Last week, I had the privilege to deliver Masterclass 1 to the Supply Chain team at Rolls-Royce, led by Phil Marsh, the Quality Manager for Supply Chain. The engagement in the room was exceptional.
People listened closely, reflected, and engaged with the ideas, the kind of energy that tells you something meaningful is landing.
One moment in particular stayed with me.
We had just completed a short gratitude exercise. There was a buzz in the room as people discussed things they were grateful for. After a couple of minutes, I asked a simple question:
“What do you notice?”
They agreed they felt calmer, more positive, and more energised.
Deadlines hadn’t disappeared. Pressures were still there. But internally, something had shifted in minutes.
That moment perfectly captured a powerful truth:
What we think is what we feel.
And what we feel affects our physical and psychological well-being.
Why Gratitude Works, Fast
Gratitude isn’t a fluffy concept. It’s a practical, evidence-based tool.
When we intentionally focus on things we’re grateful for, the brain releases dopamine and serotonin, neurotransmitters linked to motivation, emotional regulation, and well-being.
Dopamine helps us feel focused and driven. Serotonin helps us feel calmer, more balanced, and emotionally steady.
Research in positive psychology shows that even short gratitude practices, such as writing down three things you’re grateful for, can improve mood almost immediately.
When practised regularly, gratitude is linked to lower stress, better sleep, and increased resilience.
Gratitude doesn’t deny challenges. It simply changes the lens through which we view them. When the brain looks for positives, it interrupts stress-driven thinking and brings the nervous system back into balance.
Mindfulness: Responding Instead of Reacting
We also explored mindfulness, both observational mindfulness and deep breathing.
Observational mindfulness helps us notice thoughts and emotions without judgment. Instead of being dragged around by our thoughts, we learn to observe them. That small pause creates space, and in that space, we regain choice.

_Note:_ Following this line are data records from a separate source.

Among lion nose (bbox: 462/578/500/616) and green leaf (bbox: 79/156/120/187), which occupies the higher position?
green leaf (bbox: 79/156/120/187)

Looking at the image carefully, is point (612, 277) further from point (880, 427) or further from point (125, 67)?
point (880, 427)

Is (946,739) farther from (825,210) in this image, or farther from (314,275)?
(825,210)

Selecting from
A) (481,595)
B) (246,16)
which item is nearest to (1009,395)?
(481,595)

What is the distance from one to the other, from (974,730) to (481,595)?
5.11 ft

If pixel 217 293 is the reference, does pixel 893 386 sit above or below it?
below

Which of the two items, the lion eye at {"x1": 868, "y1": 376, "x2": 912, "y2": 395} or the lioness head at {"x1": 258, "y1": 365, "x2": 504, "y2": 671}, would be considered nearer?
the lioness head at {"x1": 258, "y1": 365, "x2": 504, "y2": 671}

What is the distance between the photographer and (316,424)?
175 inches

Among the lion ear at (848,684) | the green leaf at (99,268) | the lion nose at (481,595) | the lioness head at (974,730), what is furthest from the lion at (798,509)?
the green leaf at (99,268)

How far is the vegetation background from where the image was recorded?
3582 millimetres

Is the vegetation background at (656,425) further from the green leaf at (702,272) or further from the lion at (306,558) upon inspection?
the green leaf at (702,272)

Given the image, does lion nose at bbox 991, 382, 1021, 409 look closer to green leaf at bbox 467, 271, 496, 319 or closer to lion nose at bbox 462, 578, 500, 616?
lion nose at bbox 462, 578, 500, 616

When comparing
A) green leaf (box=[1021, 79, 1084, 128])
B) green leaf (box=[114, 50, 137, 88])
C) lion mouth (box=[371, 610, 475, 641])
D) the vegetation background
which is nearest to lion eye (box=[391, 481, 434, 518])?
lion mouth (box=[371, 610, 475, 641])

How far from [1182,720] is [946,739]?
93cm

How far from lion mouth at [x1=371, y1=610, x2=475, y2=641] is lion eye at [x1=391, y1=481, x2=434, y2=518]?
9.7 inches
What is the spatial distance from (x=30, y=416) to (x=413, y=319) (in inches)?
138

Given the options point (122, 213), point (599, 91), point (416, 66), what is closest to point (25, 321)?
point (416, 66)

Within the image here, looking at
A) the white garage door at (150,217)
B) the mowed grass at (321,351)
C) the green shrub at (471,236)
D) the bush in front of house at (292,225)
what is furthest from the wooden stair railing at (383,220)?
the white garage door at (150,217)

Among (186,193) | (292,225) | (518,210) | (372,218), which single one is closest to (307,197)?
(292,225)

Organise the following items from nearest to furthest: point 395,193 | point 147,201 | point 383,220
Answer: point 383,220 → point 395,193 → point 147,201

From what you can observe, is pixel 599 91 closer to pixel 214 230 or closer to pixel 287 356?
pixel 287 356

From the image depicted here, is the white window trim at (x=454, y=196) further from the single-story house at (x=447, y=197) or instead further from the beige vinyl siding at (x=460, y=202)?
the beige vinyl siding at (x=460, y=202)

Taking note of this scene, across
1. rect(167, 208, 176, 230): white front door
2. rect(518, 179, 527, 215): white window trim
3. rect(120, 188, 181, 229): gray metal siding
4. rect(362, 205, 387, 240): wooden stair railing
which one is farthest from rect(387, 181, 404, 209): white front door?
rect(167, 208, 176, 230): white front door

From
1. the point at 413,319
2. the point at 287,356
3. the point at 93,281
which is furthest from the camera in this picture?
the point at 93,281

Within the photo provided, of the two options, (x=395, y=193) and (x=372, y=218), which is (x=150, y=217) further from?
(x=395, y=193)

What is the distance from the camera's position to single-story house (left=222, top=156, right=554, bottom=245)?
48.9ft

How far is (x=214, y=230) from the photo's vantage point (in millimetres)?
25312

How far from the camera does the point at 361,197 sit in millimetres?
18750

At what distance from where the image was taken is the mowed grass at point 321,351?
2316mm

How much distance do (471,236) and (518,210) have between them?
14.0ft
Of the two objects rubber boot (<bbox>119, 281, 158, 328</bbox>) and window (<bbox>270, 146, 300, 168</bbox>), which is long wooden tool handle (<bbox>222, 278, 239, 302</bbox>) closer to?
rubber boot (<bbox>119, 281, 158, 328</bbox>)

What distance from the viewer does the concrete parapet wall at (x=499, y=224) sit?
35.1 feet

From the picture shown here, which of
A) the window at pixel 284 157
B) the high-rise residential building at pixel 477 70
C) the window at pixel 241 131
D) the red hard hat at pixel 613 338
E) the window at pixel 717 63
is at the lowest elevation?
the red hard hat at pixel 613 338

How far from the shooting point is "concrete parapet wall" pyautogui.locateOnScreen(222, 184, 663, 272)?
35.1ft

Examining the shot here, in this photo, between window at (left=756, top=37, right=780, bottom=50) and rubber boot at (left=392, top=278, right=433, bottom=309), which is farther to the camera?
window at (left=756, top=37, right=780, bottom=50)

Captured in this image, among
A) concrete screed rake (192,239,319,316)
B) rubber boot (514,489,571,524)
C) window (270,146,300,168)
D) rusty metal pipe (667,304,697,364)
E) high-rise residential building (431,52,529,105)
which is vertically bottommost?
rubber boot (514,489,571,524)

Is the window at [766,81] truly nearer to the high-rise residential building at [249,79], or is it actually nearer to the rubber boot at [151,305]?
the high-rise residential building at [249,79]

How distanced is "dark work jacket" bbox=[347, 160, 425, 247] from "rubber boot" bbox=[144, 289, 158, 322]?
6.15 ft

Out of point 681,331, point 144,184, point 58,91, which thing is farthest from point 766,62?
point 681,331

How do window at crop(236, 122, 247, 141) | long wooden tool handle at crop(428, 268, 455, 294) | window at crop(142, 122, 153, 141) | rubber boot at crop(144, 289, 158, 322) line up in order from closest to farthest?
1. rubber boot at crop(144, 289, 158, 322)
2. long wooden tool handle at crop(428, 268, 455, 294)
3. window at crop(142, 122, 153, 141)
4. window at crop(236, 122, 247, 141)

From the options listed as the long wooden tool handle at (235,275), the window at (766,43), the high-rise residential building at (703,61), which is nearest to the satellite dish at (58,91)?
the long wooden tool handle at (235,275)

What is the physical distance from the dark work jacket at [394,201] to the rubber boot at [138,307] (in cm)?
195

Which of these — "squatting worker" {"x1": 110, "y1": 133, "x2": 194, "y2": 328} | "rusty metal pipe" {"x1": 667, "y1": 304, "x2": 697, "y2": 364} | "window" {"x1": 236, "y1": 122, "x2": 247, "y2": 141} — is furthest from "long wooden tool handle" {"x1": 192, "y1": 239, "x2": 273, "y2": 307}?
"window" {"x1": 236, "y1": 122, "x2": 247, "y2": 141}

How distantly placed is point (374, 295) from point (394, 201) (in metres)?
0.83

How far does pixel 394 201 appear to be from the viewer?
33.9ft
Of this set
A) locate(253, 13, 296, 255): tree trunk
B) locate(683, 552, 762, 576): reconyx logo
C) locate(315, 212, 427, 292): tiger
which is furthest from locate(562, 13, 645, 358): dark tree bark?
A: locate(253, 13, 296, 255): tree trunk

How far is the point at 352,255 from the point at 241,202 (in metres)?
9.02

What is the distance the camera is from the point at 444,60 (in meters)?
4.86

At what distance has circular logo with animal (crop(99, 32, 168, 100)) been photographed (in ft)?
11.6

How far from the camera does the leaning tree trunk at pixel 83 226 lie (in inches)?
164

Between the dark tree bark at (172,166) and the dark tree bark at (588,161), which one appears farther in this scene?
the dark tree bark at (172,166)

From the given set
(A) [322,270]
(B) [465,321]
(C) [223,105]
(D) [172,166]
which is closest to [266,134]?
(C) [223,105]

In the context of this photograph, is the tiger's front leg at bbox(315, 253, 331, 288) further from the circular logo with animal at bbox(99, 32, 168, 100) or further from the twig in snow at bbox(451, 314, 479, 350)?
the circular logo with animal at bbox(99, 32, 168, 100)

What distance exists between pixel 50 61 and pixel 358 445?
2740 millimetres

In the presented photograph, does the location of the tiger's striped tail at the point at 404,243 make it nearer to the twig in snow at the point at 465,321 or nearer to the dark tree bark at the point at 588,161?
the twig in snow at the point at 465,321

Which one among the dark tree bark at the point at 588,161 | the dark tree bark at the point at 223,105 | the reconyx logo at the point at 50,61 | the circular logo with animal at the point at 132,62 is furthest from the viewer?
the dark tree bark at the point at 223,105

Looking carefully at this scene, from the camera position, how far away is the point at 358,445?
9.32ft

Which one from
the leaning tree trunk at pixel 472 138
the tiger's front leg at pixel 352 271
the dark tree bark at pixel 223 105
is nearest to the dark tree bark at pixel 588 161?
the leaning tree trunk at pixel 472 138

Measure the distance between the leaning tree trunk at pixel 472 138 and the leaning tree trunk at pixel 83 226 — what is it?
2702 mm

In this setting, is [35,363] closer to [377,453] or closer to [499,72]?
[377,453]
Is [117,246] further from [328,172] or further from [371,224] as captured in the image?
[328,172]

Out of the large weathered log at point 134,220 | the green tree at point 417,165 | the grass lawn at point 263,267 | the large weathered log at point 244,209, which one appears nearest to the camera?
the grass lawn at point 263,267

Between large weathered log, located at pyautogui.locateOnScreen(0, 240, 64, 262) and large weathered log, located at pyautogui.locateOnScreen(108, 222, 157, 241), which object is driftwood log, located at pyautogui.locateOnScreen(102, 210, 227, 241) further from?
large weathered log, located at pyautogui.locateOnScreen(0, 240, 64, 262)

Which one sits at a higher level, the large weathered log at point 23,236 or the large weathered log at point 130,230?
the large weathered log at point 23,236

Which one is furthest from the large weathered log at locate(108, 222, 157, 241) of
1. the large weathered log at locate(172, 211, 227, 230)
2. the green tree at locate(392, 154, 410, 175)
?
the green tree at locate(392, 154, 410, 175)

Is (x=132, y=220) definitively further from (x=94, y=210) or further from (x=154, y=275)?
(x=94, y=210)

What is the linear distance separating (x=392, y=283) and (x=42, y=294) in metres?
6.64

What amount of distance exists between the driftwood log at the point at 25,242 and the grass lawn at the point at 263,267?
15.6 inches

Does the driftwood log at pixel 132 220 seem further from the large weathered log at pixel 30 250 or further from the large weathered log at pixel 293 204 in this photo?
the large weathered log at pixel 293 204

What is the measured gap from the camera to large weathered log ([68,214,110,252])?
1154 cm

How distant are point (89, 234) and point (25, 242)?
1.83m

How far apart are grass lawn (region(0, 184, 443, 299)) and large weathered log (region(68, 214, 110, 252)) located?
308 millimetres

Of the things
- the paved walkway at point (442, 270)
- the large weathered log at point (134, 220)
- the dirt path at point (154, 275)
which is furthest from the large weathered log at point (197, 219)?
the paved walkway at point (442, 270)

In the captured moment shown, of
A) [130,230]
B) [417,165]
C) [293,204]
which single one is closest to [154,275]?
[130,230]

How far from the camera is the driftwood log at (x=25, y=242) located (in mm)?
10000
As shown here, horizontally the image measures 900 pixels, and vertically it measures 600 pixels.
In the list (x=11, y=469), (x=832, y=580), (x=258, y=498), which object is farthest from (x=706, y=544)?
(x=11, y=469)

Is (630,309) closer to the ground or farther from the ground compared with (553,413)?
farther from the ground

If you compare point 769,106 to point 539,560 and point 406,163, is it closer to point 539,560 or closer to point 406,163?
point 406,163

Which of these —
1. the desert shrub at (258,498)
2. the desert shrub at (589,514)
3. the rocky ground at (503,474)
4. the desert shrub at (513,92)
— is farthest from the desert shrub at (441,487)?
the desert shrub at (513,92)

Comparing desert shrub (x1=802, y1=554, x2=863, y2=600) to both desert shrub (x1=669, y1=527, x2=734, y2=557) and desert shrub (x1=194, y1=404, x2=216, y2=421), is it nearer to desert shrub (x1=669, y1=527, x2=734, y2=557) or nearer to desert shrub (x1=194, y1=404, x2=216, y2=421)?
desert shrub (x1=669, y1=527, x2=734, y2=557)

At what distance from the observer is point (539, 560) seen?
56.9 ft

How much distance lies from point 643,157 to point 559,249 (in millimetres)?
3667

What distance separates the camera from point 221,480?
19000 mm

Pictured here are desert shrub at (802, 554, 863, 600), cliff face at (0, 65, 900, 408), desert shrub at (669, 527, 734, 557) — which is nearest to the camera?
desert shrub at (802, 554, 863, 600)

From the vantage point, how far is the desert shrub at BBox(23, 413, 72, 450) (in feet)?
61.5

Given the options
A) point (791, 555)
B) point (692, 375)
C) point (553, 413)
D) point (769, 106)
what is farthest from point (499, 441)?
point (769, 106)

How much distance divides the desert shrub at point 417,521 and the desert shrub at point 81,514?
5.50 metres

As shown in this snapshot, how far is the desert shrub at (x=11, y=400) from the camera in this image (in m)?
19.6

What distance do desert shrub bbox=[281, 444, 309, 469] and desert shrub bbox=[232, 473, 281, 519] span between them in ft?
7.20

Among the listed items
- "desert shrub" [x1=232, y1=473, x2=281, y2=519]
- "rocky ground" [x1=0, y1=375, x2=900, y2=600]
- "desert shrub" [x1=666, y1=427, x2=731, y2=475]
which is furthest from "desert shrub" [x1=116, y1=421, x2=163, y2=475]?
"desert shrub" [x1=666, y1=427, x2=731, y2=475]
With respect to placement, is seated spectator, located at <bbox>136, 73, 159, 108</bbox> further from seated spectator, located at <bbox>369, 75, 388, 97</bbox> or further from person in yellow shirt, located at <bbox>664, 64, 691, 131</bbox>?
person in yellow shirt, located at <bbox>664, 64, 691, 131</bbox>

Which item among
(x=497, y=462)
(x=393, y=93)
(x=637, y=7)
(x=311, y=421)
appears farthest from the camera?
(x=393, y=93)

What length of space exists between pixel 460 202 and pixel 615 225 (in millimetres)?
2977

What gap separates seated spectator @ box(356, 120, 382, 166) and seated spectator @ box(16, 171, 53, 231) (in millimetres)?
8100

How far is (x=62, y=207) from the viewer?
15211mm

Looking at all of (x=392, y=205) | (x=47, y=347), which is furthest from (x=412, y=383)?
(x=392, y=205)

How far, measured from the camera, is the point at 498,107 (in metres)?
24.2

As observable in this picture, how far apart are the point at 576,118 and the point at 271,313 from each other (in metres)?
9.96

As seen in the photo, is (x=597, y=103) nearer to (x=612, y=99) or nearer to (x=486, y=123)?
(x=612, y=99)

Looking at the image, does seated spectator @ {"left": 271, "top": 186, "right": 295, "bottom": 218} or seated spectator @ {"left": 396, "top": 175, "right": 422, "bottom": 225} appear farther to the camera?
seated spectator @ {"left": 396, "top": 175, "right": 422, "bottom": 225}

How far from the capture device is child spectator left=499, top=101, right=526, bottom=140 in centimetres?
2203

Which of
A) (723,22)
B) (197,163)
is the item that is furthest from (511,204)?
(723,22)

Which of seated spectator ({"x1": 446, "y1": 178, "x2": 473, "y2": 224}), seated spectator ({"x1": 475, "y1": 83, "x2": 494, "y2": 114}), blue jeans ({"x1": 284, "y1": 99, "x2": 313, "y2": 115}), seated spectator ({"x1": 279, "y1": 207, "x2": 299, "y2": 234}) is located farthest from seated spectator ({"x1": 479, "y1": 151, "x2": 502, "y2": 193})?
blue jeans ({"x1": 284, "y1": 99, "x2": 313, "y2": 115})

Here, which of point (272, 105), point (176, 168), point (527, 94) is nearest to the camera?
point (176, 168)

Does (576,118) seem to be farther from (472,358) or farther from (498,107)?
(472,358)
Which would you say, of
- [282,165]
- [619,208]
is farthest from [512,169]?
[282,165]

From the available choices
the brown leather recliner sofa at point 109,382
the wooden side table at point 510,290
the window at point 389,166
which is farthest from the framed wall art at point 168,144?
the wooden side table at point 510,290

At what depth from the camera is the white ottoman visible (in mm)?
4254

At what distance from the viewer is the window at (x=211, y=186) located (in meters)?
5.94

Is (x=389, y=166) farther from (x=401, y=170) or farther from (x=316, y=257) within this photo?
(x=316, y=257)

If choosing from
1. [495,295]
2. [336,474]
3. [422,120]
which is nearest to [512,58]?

Deep breathing has an immediate physical effect. Slow, controlled breathing activates the parasympathetic nervous system, lowering heart rate and blood pressure and reducing stress hormones such as cortisol.
Studies consistently show that mindfulness reduces stress while improving energy, focus, and motivation.
Brain imaging research shows that mindfulness strengthens the prefrontal cortex (decision-making and emotional regulation) while calming the amygdala, the brain’s threat centre. In simple terms, mindfulness helps us stay calm and think clearly under pressure.
Thoughts Create Feelings, Feelings Drive Outcomes
A simple idea resonated strongly during the session:
When we think positive thoughts, we tend to feel good.
When we think negative thoughts, we tend to feel bad.
Those feelings don’t stay in the mind. They show up in our energy levels, our health, our behaviour, and our performance. Chronic negative thinking increases tension, fatigue, and stress. More constructive thinking supports clarity, motivation, and resilience.
The encouraging news is this: we can train our thinking.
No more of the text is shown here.